Si vous voulez en savoir plus sur cette belle lettre, vous découvrirez dans la suite de cet article quelques détails intéressants. Vous pouvez continuer à lire ce billet en espagnol.

Quel est le nom du symbole surmontant la lettre « ñ » en espagnol ?

L'élégante coiffe qui se trouve au-dessus du « ñ » s'appelle virgulilla. Cependant, la plupart des hispanophones ne connaissent pas ce détail, et il est donc très courant qu'ils appellent ce signe orthographique le chapeau au-dessus du « ñ », la marque d'accentuation, ou même le sourcil.

Toutefois, ceux qui se consacrent à la programmation informatique connaissent généralement le véritable nom, car il s'est avéré être un véritable casse-tête pour certains d'entre eux.
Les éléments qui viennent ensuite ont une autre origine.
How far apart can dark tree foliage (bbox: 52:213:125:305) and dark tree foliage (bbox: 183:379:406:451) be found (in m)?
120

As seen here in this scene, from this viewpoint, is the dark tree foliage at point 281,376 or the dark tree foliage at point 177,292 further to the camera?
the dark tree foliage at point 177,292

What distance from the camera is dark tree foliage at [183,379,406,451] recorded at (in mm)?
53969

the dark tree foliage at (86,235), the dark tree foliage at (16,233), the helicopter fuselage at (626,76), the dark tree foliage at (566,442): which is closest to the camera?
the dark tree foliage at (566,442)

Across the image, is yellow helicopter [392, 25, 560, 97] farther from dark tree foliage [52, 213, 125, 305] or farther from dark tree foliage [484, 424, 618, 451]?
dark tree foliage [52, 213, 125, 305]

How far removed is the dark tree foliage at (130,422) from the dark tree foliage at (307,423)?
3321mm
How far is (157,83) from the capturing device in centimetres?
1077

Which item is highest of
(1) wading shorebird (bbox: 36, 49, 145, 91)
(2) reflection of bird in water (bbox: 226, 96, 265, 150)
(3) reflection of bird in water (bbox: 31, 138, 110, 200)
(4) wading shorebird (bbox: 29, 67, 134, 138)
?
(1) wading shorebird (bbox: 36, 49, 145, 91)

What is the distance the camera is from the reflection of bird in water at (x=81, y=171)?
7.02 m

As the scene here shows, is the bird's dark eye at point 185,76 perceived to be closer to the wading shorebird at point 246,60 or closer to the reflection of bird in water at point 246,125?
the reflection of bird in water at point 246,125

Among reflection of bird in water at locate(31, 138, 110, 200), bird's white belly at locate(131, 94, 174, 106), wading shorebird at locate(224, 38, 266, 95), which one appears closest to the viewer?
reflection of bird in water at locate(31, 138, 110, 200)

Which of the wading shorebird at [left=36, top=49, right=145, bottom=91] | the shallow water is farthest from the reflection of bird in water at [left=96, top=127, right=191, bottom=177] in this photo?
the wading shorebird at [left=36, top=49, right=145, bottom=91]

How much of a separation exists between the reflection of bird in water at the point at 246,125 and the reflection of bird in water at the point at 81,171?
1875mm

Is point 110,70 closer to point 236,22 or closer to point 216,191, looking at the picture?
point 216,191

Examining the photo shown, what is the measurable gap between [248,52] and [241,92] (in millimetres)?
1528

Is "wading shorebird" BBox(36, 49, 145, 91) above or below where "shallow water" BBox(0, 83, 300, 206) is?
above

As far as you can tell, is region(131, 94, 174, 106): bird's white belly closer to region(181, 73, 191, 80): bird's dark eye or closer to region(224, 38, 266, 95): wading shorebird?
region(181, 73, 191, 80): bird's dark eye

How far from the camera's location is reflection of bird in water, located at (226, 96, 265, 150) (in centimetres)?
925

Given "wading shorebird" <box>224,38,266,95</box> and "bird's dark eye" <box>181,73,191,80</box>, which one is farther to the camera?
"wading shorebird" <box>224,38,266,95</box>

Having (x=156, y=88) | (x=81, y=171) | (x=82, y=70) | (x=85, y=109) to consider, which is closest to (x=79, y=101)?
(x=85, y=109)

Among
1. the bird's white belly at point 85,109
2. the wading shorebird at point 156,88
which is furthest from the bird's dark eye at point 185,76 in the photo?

La lettre « ñ » et sa virgule ont rendu nécessaire l'augmentation du nombre de bits utilisés pour la représenter sur les écrans d'ordinateur, bien que cela reste souvent un défi à relever.

D'où vient la lettre « ñ » ?

La lettre « ñ » est née de la nécessité de représenter un nouveau son qui, bien que n'existant pas en latin, est apparu dans différentes langues romanes avec l'orthographe de différents groupes de consonnes, comme le double « n » (anno- « año »), les lettres « gn » (lignu-« leño »), ou la combinaison « ni » suivie d'une voyelle (Hispania- « España »).

Mais l'économie linguistique a toujours été très importante, et comme il y avait trop d'options pour un même son, les scribes médiévaux (ceux qui copiaient les livres quand il n'y avait pas d'imprimerie) ont décidé de simplifier. Finalement, le groupe de consonnes « nn » a été choisi, qui a ensuite été abrégé en un seul, et distingué par l'emplacement de cette ligne supérieure appelée virgulilla.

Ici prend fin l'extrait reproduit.